# [Objective]
In three sentences, what does the court order excerpt below say?

In an order filed on February 22, 2011, the Court denied FPO's motion for partial summary judgment, which sought to preclude Plaintiff from seeking or recovering damages allegedly sustained by 34 Hooters entities not named as plaintiffs in this lawsuit. The Court ruled that there was a triable issue of fact whether Hoot Winc entered into the Services Agreement as an agent for undisclosed principals (which would allow Hoot Winc to sue in its own name for damages sustained by the 34 Hooters entities as a result of any failure by FPO to perform under the contract). The Court granted Plaintiff leave to file a Third Amended Complaint pleading the agency theory of liability.
On March 14, 2011, Plaintiff filed its Third Amended Complaint ("TAC"). The TAC alleges claims of professional negligence, breach of contract, fraud, negligent misrepresentation, and reckless misrepresentation.
III. SUMMARY JUDGMENT STANDARD
Summary judgment is appropriate under Rule 56 of the Federal Rules of Civil Procedure if the moving party demonstrates the absence of a genuine issue of material fact and entitlement to judgment as a matter of law. Celotex Corp. v. Catrett, 477 U.S. 317, 322 (1986). A fact is material when, under the governing substantive law, it could affect the outcome of the case. Anderson v. Liberty Lobby, Inc., 477 U.S. 242, 248 (1986); Freeman v. Arpaio, 125 F.3d 732, 735 (9th Cir. 1997). A dispute is genuine if a reasonable jury could return a verdict for the nonmoving party. Anderson, 477 U.S. at 248.

Data entries:
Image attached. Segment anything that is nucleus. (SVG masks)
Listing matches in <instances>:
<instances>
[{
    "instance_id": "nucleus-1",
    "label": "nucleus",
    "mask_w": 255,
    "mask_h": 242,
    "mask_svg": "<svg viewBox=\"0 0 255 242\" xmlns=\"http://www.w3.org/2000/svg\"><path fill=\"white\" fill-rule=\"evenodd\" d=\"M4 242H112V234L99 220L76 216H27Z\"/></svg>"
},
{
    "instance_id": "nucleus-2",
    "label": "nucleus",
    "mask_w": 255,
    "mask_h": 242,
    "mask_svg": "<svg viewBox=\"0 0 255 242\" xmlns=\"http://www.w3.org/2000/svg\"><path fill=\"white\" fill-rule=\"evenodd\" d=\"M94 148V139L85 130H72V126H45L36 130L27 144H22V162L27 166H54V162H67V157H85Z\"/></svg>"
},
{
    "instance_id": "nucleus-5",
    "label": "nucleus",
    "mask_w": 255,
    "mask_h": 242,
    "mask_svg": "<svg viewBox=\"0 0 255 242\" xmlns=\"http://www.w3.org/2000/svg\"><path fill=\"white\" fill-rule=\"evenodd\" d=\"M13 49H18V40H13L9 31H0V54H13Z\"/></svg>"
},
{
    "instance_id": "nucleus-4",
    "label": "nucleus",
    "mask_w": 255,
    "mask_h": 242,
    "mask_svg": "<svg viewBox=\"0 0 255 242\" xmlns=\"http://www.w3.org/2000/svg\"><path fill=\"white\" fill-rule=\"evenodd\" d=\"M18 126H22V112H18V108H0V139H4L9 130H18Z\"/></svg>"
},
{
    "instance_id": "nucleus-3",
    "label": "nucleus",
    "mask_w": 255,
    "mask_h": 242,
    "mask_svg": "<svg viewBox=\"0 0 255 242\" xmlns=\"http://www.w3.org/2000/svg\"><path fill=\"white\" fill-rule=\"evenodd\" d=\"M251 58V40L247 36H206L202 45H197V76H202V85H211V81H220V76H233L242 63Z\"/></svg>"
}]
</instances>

* * *

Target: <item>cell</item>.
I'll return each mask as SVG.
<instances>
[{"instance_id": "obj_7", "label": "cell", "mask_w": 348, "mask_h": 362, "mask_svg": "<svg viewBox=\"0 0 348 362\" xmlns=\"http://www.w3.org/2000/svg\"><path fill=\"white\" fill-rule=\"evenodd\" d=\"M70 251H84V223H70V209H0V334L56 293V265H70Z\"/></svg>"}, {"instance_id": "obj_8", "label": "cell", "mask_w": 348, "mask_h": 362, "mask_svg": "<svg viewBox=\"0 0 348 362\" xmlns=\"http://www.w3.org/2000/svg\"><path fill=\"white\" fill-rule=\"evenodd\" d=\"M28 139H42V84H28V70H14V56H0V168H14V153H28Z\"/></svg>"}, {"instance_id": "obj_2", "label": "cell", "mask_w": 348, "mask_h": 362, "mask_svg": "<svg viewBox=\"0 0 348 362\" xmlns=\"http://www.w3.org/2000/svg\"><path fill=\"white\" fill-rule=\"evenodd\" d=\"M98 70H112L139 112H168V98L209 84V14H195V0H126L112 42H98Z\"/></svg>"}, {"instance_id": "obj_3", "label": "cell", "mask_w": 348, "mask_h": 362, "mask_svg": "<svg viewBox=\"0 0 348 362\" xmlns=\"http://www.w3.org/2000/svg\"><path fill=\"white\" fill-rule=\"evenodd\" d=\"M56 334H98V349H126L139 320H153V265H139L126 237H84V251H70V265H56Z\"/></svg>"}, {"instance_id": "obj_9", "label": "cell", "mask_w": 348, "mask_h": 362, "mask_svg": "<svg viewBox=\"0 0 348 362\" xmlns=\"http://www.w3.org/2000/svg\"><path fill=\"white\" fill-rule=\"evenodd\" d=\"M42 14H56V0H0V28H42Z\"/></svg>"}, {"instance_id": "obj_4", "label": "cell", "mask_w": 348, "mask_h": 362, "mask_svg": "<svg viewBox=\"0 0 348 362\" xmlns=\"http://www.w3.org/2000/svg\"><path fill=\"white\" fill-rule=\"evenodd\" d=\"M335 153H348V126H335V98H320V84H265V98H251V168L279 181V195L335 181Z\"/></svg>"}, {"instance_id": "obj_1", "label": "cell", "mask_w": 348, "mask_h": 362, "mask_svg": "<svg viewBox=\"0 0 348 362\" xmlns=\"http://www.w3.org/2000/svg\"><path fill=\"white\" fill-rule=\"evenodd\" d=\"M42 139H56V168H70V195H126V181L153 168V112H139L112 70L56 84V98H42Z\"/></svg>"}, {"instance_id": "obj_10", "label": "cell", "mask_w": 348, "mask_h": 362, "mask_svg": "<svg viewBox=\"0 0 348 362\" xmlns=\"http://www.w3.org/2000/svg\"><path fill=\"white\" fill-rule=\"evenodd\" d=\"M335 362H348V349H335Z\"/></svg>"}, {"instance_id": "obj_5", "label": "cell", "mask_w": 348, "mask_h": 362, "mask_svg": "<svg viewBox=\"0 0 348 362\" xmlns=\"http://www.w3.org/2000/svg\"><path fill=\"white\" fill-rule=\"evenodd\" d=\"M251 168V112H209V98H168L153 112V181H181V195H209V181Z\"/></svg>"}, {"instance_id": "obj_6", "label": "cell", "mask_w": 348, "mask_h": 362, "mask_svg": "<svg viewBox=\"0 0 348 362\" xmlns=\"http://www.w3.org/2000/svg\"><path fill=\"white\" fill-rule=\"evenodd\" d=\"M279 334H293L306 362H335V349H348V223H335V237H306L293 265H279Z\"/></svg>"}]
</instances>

# [Result]
On February 22, 2011, the Court denied FPO's motion for partial summary judgment, ruling that there was a triable issue of fact as to whether Hoot Winc entered into the Services Agreement as an agent for undisclosed principals, and granted Plaintiff leave to plead that agency theory in a Third Amended Complaint. Plaintiff filed that complaint on March 14, 2011, alleging professional negligence, breach of contract, fraud, negligent misrepresentation, and reckless misrepresentation. Under Rule 56, summary judgment is appropriate when the moving party shows there is no genuine issue of material fact and that it is entitled to judgment as a matter of law; a fact is material if it could affect the outcome, and a dispute is genuine if a reasonable jury could return a verdict for the nonmoving party.